> **What you need to do**: Repeat every line of the listing below word for word, changing nothing.

═══ Source data ═══

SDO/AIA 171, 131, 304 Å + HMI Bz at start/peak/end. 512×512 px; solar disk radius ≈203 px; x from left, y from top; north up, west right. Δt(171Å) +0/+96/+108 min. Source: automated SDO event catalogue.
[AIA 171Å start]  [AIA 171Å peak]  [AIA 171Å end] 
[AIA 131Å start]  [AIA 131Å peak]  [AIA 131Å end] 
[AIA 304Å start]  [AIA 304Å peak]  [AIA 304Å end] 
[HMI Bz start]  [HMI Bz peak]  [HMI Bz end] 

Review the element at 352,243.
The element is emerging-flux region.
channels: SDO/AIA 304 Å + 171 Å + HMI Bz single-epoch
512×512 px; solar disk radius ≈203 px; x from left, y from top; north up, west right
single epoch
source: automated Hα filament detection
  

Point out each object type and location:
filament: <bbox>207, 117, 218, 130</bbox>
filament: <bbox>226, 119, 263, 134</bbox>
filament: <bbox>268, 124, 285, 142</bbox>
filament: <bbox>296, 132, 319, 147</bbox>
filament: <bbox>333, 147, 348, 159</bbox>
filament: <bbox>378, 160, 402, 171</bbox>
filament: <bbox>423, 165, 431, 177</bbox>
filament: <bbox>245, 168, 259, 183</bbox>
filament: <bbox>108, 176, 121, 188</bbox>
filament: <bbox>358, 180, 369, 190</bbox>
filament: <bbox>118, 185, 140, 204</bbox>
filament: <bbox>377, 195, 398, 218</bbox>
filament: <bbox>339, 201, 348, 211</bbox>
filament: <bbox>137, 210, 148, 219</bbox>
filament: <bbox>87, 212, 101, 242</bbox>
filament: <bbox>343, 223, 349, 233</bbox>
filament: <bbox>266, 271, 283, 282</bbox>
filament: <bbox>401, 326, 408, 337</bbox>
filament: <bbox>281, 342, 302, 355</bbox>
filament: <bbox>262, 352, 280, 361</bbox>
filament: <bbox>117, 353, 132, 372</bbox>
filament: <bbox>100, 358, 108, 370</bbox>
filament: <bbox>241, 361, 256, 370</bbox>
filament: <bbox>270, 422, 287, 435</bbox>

═══

> **Solution**:
SDO/AIA 171, 131, 304 Å + HMI Bz at start/peak/end. 512×512 px; solar disk radius ≈203 px; x from left, y from top; north up, west right. Δt(171Å) +0/+96/+108 min. Source: automated SDO event catalogue.
[AIA 171Å start]  [AIA 171Å peak]  [AIA 171Å end] 
[AIA 131Å start]  [AIA 131Å peak]  [AIA 131Å end] 
[AIA 304Å start]  [AIA 304Å peak]  [AIA 304Å end] 
[HMI Bz start]  [HMI Bz peak]  [HMI Bz end] 

Review the element at 352,243.
The element is emerging-flux region.
channels: SDO/AIA 304 Å + 171 Å + HMI Bz single-epoch
512×512 px; solar disk radius ≈203 px; x from left, y from top; north up, west right
single epoch
source: automated Hα filament detection
  

Point out each object type and location:
filament: <bbox>207, 117, 218, 130</bbox>
filament: <bbox>226, 119, 263, 134</bbox>
filament: <bbox>268, 124, 285, 142</bbox>
filament: <bbox>296, 132, 319, 147</bbox>
filament: <bbox>333, 147, 348, 159</bbox>
filament: <bbox>378, 160, 402, 171</bbox>
filament: <bbox>423, 165, 431, 177</bbox>
filament: <bbox>245, 168, 259, 183</bbox>
filament: <bbox>108, 176, 121, 188</bbox>
filament: <bbox>358, 180, 369, 190</bbox>
filament: <bbox>118, 185, 140, 204</bbox>
filament: <bbox>377, 195, 398, 218</bbox>
filament: <bbox>339, 201, 348, 211</bbox>
filament: <bbox>137, 210, 148, 219</bbox>
filament: <bbox>87, 212, 101, 242</bbox>
filament: <bbox>343, 223, 349, 233</bbox>
filament: <bbox>266, 271, 283, 282</bbox>
filament: <bbox>401, 326, 408, 337</bbox>
filament: <bbox>281, 342, 302, 355</bbox>
filament: <bbox>262, 352, 280, 361</bbox>
filament: <bbox>117, 353, 132, 372</bbox>
filament: <bbox>100, 358, 108, 370</bbox>
filament: <bbox>241, 361, 256, 370</bbox>
filament: <bbox>270, 422, 287, 435</bbox>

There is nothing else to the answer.